Prior art rotating BOPs have several drawbacks. One of the drawbacks is that the rotation of the drill pipe wears out the sealing element. The passage of pipe joints, down hole tools, and drill bits through the rotating BOP causes the sealing element to expand and contract repeatedly, which also causes the sealing element to become worn. When the sealing element becomes sufficiently worn, it must be replaced. Replacement of the sealing element can only occur when the drilling operations are stopped. Repeated stoppages in the drilling operations lower productivity because the well takes longer to drill. Increased longevity of the sealing element would result in fewer replacements and, thus, less down time and increased productivity. Therefore, a need exists for a rotating BOP with a sealing element having increased longevity.
U.S. Pat. No. 6,129,152 (the '152 patent) to Hosie, entitled “Rotating BOP and Method” discloses the use of bearings to allow the sealing element to rotate with the drill pipe. The bearings are subject to wear due to rotation. Thus, a need exists in the art for a rotating BOP design in which the lifetime of the bearings for the rotating sealing element is increased.
Some prior art rotating BOP's use a large number of ball bearings to reduce wear. But a rotating BOP using ball bearings requires that the rotating BOP be removed from the drilling site in order to replace the ball bearings. Thus, the prior art replacement method is time consuming and results in additional down time at the drilling site. If the rotating BOP could be “swapped out” with another unit, the reduction in downtime would mean greater productivity. Therefore, a need exists for a rotating BOP that is interchangeable and that may be engaged and disengaged rapidly.

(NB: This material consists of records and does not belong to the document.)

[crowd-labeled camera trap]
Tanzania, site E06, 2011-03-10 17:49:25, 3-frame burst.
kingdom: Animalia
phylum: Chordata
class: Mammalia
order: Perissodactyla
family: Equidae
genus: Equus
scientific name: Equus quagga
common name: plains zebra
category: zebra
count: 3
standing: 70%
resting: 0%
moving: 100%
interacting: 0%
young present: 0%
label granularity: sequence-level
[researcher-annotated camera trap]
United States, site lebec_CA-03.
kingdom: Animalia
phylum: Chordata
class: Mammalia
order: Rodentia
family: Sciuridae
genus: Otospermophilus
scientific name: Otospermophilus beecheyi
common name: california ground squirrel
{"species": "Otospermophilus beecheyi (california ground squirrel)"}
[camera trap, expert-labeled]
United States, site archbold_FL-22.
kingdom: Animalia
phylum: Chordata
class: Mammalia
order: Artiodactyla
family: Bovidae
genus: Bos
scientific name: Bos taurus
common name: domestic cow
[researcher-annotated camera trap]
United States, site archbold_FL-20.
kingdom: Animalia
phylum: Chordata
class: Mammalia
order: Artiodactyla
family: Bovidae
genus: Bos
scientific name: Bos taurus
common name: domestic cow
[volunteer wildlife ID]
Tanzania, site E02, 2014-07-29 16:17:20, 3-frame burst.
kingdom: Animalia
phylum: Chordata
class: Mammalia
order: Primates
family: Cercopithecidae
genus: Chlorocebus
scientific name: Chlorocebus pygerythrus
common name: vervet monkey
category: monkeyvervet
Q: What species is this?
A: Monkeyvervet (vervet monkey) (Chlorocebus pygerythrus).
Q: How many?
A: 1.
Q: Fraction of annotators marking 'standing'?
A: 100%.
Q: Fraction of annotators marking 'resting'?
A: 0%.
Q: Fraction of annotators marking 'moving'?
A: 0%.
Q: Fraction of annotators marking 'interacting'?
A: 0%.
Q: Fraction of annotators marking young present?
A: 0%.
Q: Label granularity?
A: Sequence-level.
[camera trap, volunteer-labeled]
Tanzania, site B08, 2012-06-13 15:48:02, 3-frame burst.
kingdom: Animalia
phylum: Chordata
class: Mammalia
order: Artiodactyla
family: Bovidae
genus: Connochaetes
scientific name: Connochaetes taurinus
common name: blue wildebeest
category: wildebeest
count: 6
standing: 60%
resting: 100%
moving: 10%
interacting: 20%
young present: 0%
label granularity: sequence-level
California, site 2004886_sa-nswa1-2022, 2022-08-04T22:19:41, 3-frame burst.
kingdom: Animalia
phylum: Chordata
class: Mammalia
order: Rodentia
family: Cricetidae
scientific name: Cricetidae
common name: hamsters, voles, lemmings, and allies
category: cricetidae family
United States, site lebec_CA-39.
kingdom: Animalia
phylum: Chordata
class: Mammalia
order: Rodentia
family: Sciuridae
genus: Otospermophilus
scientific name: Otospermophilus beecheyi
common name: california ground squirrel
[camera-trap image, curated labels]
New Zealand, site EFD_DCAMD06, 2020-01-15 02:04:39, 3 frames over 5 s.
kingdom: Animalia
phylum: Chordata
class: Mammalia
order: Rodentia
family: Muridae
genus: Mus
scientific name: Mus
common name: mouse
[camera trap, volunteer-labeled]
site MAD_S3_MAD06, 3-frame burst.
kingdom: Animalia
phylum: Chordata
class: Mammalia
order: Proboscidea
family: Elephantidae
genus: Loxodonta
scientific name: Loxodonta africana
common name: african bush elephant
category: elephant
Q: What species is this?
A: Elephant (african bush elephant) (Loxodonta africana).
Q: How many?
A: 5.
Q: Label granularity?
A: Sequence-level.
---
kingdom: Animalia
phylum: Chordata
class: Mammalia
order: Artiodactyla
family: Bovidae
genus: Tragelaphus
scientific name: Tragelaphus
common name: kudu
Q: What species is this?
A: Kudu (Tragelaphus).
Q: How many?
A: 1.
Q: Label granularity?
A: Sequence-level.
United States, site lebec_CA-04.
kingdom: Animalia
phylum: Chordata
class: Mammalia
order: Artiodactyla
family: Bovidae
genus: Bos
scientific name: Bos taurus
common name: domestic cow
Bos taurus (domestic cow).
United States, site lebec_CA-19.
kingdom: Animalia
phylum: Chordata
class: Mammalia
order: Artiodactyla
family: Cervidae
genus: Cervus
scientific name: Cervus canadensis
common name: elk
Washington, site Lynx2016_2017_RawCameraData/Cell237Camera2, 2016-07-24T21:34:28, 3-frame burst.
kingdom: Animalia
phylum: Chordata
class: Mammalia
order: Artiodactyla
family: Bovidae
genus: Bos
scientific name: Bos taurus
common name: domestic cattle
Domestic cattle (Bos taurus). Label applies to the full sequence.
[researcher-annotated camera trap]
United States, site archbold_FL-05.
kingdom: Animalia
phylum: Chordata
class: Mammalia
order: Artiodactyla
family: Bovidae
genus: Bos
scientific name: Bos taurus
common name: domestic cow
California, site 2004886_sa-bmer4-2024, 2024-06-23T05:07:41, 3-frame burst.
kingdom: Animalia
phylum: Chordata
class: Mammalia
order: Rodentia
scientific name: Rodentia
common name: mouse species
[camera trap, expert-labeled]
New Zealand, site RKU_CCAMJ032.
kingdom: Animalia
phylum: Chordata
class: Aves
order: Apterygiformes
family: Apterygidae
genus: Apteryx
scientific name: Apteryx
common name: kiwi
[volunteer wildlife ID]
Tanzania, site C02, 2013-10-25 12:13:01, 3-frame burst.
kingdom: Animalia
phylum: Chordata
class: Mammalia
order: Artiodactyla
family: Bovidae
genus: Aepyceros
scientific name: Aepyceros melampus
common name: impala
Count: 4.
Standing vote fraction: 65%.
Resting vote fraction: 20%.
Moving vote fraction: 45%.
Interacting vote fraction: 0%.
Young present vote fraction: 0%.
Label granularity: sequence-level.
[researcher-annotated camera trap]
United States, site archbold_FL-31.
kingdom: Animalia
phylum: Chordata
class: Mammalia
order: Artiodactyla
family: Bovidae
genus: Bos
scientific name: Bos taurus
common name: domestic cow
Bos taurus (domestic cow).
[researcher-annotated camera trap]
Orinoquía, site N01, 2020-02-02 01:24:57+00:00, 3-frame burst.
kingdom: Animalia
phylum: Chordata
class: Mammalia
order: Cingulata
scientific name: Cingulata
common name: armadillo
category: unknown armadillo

An additional problem encountered with prior art rotating BOPs, including the '152 patent rotating BOP, is that the vertical height of the sealing element is increased to allow the sealing element to withstand higher pressures. API standards require an annular BOP to be used in the BOP stack below the rotating BOP. In extreme cases, the BOP stack can reach thirty feet in height. Drilling engineers are constantly seeking ways to decrease the height of the BOP stack. Decreasing the height of the sealing element for a given pressure rating would decrease the height of the rotating BOP, and thus decrease the height of the BOP stack. Consequently, a need exists for a sealing element that is shorter than prior art sealing elements while maintaining the same pressure differential as the prior art sealing elements.